# LLaVA OneVision

## Model Details

LLaVA OneVision is a multi-modal model capable of processing images, text, image-text interleaved inputs, and videos. The model is trained in multiple stages:

1. Stage-1: Initial training on 558K samples from the LCS dataset.
2. Stage-1.5: Training on 4M high-quality samples with detailed captions, OCR and knowledge data.
3. Stage-2: 
   - Single-Image: Training on 3.2M instruction-following image samples.
   - OneVision: Training on 1.6M single-image, multi-image and video samples with instructions.

Key features:
- Supports various input resolutions up to 2304 * 2304 pixels.
- Single image input is represented by 729 * (9+1) tokens at most under `anyres_max_9` mode.
- Supports multi-image and video inputs. Multi-image input is represented by 729 token for each image, and video input is represented by 196 token for each frame.
- Available in three sizes: 0.5B, 7B and 72B parameter versions, fit for different memory and inference latency requirements.

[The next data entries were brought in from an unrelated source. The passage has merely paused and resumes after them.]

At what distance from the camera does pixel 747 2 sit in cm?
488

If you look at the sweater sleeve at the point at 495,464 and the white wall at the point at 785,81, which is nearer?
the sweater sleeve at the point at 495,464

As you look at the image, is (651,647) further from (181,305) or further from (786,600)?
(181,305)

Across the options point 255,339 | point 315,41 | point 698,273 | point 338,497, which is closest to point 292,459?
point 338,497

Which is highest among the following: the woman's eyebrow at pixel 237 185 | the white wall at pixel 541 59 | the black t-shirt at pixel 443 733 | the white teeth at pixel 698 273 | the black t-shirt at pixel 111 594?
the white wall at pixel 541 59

Some Implementation Details:
- Trained using a combination of vision-specific (AdamW, 2e-6) and language model (AdamW, 1e-5) learning rates.
- Each stage is trained for 1 epoch.

The model uses [SO400M](https://huggingface.co/collections/google/siglip-659d5e62f0ae1a57ae0e83ba) as the vision encoder and [Qwen-2.0](https://huggingface.co/docs/transformers/model_doc/qwen2) as the language model, with trainable components including a projector and the full model in later stages.

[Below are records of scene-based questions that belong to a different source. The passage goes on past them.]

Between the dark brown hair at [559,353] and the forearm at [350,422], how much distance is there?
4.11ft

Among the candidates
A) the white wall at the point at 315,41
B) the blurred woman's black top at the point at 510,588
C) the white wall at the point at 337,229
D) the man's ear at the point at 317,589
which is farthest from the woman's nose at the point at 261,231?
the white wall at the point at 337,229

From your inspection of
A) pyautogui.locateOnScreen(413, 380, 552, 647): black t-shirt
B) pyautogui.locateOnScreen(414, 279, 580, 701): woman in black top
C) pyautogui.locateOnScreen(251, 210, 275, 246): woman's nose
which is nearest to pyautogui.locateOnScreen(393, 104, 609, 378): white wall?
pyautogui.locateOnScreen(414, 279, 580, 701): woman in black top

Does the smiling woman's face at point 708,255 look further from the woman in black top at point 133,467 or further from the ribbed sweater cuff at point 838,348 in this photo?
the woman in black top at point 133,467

We recommend to use the scripts in [training](../scripts/) to get the details of the training process.

## Inference Guidance

We recommend to follow the [tutorial](./LLaVA_OneVision_Tutorials.ipynb) to get started on using our most basic 0.5B model for image, text, image-text interleaved, and video input. We use our 0.5B version as an example. This could be running on a GPU with 4GB memory. And with the following examples, you could see it's surprisingly have promising performance on understanding the image, interleaved image-text, and video. Tiny but mighty!

## Evaluation Guidance

We use the [lmms-eval](https://github.com/EvolvingLMMs-Lab/lmms-eval) toolkit to evaluate our models. Ensure you have installed the LLaVA-NeXT model files as per the instructions in the main README.md.

Install lmms-eval:

> pip install git+https://github.com/EvolvingLMMs-Lab/lmms-eval.git

### Reproducing Evaluation Results

Our models' evaluation results can be fully reproduced using the lmms-eval toolkit. After installing lmms-eval and llava, you can run the evaluation using the following commands.

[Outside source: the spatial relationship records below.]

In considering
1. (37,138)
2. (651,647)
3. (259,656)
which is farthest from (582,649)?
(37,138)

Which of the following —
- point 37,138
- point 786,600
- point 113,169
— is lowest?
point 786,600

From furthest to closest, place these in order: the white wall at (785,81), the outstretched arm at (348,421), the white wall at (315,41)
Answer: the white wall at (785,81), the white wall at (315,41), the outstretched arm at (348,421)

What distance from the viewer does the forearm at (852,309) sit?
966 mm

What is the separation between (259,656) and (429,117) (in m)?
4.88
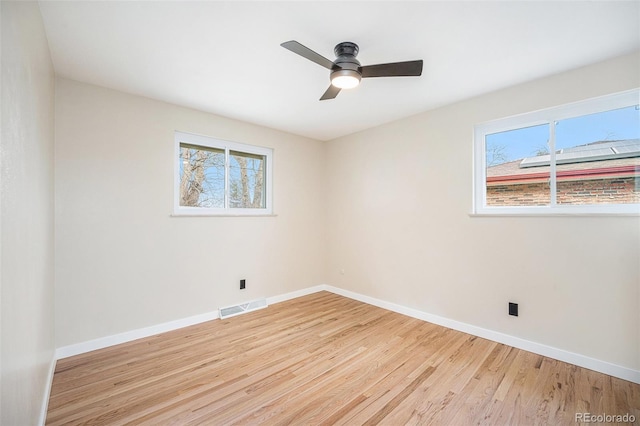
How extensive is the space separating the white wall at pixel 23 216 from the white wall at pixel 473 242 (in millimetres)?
3259

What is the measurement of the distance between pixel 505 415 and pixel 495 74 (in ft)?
8.49

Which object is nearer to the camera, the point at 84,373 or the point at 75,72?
the point at 84,373

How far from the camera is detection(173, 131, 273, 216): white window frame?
3053mm

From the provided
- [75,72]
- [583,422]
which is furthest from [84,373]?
[583,422]

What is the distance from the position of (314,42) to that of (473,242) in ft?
7.94

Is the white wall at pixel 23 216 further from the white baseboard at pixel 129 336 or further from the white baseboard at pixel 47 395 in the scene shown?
the white baseboard at pixel 129 336

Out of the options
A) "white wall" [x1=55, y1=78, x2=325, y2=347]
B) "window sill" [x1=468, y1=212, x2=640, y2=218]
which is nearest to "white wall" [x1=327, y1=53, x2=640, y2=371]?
"window sill" [x1=468, y1=212, x2=640, y2=218]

Note: These commands require flash-attn. If you prefer not to install it, disable flash-attn by adding `attn_implementation=None` to the `--model_args` parameter.

Important: Different torch versions may cause slight variations in results. By default in `lmms-eval`, the requirement for torch version is set to the latest version. In `llava` repo, the torch version is set to `2.1.2`. Torch version `2.1.2` would be stable for both `llava` and `lmms-eval`

### Evaluating LLaVA-OneVision on multiple datasets

We recommend the developers and researchers to thoroughly evaluate the models on more datasets to get a comprehensive understanding of their performance in different scenarios. So we provide a comprehensive list of datasets for evaluation, and welcome to incoporate more evaluation tasks. Please refer to the [lmms-eval](https://github.com/EvolvingLMMs-Lab/lmms-eval) for more details.


Task: single-image tasks.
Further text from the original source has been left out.